Всякий раз, когда в конце августа я уезжал в Питер, бабушка выходила за околицу, чтобы проводить меня. "Прощай, Андрюша! Уж, наверное, в последний раз!" – крестила она меня и обнимала. Желтая песчаная дорога была пустынна, как на картине, и высокие ели стеною стояли по ее сторонам. Теперь вдоль той же дороги кусты да канавы, а по разбитому асфальту то и дело проносятся тяжело нагруженные лесовозы.
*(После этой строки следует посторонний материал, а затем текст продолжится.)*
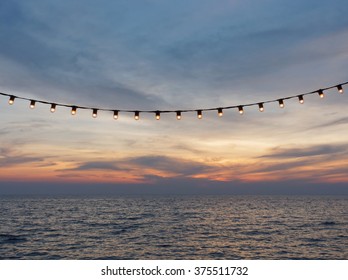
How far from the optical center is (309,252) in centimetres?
2077

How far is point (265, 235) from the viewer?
94.4 feet

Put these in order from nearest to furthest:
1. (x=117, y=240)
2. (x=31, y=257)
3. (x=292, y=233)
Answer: (x=31, y=257), (x=117, y=240), (x=292, y=233)

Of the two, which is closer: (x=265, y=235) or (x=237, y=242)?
(x=237, y=242)

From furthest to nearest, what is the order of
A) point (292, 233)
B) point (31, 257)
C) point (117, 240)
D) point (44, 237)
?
point (292, 233) < point (44, 237) < point (117, 240) < point (31, 257)

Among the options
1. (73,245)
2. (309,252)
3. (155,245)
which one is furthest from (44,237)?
(309,252)

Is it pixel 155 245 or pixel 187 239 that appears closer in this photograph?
pixel 155 245

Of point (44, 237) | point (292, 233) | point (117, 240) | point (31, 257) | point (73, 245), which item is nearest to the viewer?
point (31, 257)
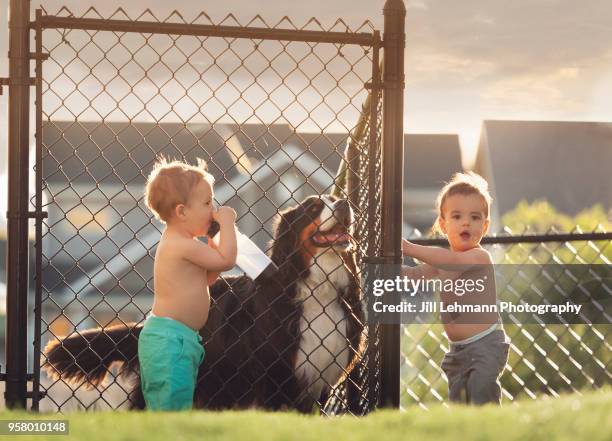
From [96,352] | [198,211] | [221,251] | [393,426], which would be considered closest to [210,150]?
[96,352]

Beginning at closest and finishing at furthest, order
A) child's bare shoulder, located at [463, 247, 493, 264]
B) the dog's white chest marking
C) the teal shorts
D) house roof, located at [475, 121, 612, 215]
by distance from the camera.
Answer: the teal shorts → child's bare shoulder, located at [463, 247, 493, 264] → the dog's white chest marking → house roof, located at [475, 121, 612, 215]

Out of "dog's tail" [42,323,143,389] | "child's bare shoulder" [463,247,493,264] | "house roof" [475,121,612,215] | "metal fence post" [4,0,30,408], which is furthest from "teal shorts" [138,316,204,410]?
"house roof" [475,121,612,215]

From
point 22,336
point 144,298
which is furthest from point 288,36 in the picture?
point 144,298

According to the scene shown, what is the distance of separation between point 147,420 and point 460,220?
205 centimetres

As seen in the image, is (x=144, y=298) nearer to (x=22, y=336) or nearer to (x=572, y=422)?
(x=22, y=336)

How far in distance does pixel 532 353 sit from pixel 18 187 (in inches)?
141

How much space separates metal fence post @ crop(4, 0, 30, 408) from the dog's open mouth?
157cm

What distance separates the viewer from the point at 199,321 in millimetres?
3564

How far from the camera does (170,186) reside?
3.52m

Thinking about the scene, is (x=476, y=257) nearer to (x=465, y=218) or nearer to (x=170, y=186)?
(x=465, y=218)

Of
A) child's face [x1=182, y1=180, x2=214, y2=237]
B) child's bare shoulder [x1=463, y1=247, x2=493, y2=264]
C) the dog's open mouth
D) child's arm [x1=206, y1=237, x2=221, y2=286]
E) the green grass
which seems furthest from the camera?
the dog's open mouth

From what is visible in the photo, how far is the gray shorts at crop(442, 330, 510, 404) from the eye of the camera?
12.6 ft

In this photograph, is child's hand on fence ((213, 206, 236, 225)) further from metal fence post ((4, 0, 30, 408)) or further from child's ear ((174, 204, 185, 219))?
metal fence post ((4, 0, 30, 408))

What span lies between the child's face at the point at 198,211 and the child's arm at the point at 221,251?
0.08 m
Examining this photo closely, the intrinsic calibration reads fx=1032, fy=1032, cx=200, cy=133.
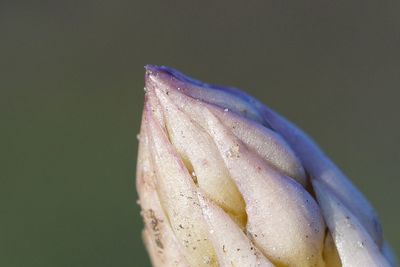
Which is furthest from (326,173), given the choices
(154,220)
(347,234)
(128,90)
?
(128,90)

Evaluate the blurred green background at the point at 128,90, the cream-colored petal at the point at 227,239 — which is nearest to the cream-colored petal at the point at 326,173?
the cream-colored petal at the point at 227,239

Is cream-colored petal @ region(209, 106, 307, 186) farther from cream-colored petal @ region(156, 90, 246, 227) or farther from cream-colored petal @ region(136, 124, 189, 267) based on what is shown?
cream-colored petal @ region(136, 124, 189, 267)

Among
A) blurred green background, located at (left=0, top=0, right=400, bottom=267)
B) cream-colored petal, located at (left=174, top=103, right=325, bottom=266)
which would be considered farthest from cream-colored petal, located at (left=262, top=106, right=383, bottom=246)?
blurred green background, located at (left=0, top=0, right=400, bottom=267)

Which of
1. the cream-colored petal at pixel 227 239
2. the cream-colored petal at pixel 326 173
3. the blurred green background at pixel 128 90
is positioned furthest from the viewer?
the blurred green background at pixel 128 90

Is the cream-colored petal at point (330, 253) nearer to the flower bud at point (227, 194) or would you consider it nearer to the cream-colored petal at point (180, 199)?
the flower bud at point (227, 194)

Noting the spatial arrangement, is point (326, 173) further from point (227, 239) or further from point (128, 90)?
point (128, 90)

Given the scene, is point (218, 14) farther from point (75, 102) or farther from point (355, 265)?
point (355, 265)

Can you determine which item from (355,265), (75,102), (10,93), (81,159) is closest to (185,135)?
(355,265)
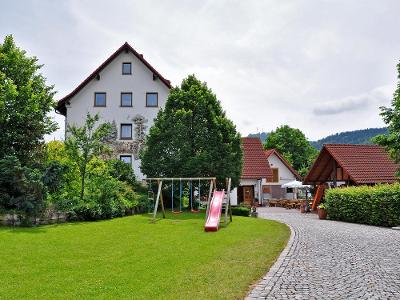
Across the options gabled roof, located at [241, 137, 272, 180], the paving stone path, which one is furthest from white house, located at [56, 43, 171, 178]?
the paving stone path

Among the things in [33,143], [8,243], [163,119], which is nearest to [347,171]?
[163,119]

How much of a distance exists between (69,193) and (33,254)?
12.1 metres

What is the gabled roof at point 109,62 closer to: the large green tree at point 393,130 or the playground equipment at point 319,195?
the playground equipment at point 319,195

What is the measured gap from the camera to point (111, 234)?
16047 millimetres

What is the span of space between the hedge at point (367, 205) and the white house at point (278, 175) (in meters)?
25.8

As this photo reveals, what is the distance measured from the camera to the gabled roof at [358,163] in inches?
1065

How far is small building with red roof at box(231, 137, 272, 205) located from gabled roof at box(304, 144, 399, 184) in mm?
8995

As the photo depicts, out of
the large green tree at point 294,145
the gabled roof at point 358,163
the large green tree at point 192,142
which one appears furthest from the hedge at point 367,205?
the large green tree at point 294,145

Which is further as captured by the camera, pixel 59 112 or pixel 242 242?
pixel 59 112

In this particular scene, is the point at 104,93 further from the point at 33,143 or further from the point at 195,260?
the point at 195,260

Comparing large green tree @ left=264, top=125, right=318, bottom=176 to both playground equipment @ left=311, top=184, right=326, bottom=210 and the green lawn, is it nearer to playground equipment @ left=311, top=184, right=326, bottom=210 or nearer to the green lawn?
playground equipment @ left=311, top=184, right=326, bottom=210

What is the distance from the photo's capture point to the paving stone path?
292 inches

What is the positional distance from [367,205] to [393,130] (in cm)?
531

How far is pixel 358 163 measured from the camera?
2805 cm
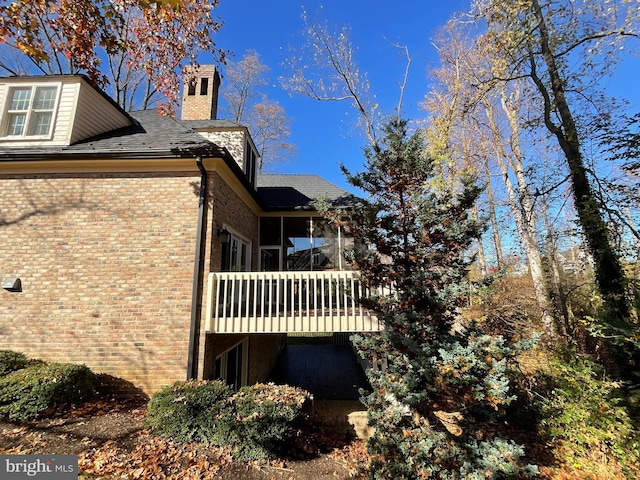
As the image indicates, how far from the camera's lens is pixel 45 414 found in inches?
→ 181

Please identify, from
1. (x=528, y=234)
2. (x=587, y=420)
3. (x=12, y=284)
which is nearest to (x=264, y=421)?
(x=587, y=420)

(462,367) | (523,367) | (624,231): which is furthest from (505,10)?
(523,367)

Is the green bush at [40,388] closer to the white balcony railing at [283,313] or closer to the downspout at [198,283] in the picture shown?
the downspout at [198,283]

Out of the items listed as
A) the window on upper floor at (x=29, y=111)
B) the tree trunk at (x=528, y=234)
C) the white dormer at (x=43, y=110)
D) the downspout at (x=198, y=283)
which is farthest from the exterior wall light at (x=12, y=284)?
the tree trunk at (x=528, y=234)

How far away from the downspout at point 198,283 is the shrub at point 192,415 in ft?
2.26

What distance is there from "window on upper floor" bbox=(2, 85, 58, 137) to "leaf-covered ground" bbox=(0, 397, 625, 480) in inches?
242

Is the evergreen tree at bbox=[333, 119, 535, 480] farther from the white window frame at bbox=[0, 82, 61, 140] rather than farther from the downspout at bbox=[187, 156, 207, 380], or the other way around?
the white window frame at bbox=[0, 82, 61, 140]

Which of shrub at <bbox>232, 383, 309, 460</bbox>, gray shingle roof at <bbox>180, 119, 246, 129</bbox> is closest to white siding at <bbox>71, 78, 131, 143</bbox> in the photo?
gray shingle roof at <bbox>180, 119, 246, 129</bbox>

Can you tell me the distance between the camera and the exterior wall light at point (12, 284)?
563cm

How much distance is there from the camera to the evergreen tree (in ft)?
12.7

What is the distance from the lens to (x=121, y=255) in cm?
595

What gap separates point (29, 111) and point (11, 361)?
5559 mm

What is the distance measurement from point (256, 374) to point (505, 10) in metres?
11.8

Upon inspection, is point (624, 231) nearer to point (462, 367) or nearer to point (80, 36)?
point (462, 367)
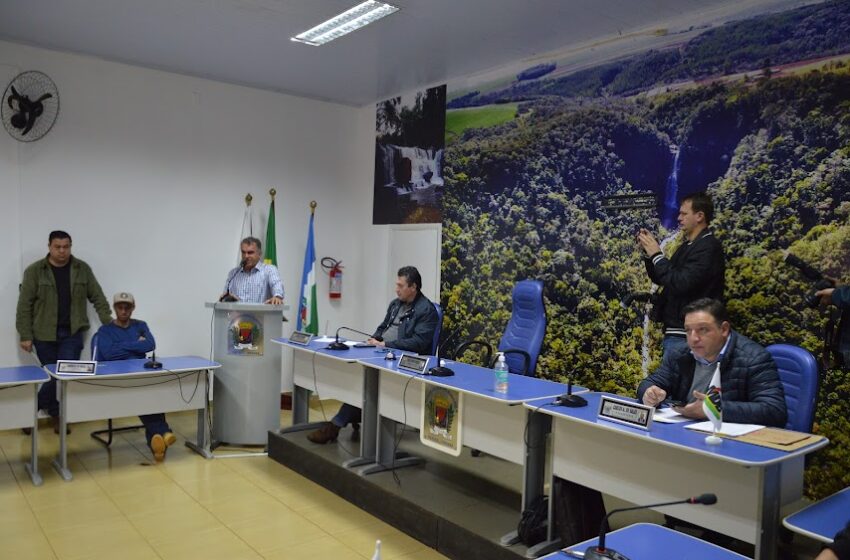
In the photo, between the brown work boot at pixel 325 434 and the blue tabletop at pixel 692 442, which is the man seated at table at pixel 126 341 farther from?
the blue tabletop at pixel 692 442

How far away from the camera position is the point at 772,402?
260 centimetres

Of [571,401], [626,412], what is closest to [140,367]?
[571,401]

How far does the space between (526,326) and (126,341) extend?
2965 mm

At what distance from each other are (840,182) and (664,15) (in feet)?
5.34

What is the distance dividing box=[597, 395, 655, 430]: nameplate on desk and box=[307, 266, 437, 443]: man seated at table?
201cm

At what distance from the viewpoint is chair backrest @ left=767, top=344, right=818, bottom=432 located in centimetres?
268

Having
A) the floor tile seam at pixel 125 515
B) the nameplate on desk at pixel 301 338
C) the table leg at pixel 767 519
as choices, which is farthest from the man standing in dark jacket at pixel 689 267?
the floor tile seam at pixel 125 515

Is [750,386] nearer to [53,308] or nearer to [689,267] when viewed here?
[689,267]

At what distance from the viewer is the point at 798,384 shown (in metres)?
2.72

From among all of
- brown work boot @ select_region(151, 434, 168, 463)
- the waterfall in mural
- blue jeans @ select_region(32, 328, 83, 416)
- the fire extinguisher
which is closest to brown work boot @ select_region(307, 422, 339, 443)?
brown work boot @ select_region(151, 434, 168, 463)

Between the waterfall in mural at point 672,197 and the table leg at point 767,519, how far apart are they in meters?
2.46

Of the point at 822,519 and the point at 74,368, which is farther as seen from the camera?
the point at 74,368

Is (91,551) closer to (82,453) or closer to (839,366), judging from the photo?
(82,453)

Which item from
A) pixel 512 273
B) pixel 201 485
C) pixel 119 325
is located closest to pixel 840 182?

Когда я уезжал в свою первую экспедицию, бабушка, кажется, спросила, есть ли у меня девушка. "Поди-кось, нашел какую ни на есть на своей беседе? А нет – так пока и нешто!" Зимой я снова приехал в Григорково: кататься на лыжах. Тогда я заблудился в "лесах и полях" и чуть было не проскочил свою деревню. Бабушка молилась за меня как в старые "добрые" волчьи времена. Очень уютным казался мне этот занесенный снегом домик, куда так и не удосужились провести электричество. Миром и спокойствием веяло от бабушкиных рассказов у самовара. На следующий год Анну Васильевну тетя Нюра увезла жить к себе в райцентр, а дом в Григоркове был продан соседке Нинке, матери-одиночке.

Анне Васильевне не понравилось у дочери, хотя ей и отвели отдельную комнатку, освободили от хозяйственных забот. Она написала своему сыну, Павлу Кирилловичу, в Красноярск. В ожидании ответа бабушка строила планы и рассказывала всем, как будет жить в Сибири у своего Павлика. Ответ пришел неутешительный: Павел прислал денег и написал, что принять у себя мать не может, потому что сам живет в доме тестя, и что ей лучше оставаться у дочери. Бабушка приуныла. Ее утешали, как могли. Василий Матвеевич, муж Нюры, долго беседовал с ней как с капризным ребенком, и бабушка наконец-таки оценила его выдержку и доброту. Раз поздней осенью, возвращаясь с юга, я решил заехать повидать заболевшую бабушку. Меня она узнала, вспомнила, как переживала, когда я заблудился, катаясь на лыжах. Напоследок она в первый и последний раз за всю жизнь обратилась ко мне с просьбой: попросила достать ей новые рукавички. Каюсь!

Я не выполнил эту просьбу, легкомысленно пренебрег ею и забыл. Бабушка поправилась и о рукавичках больше не вспоминала.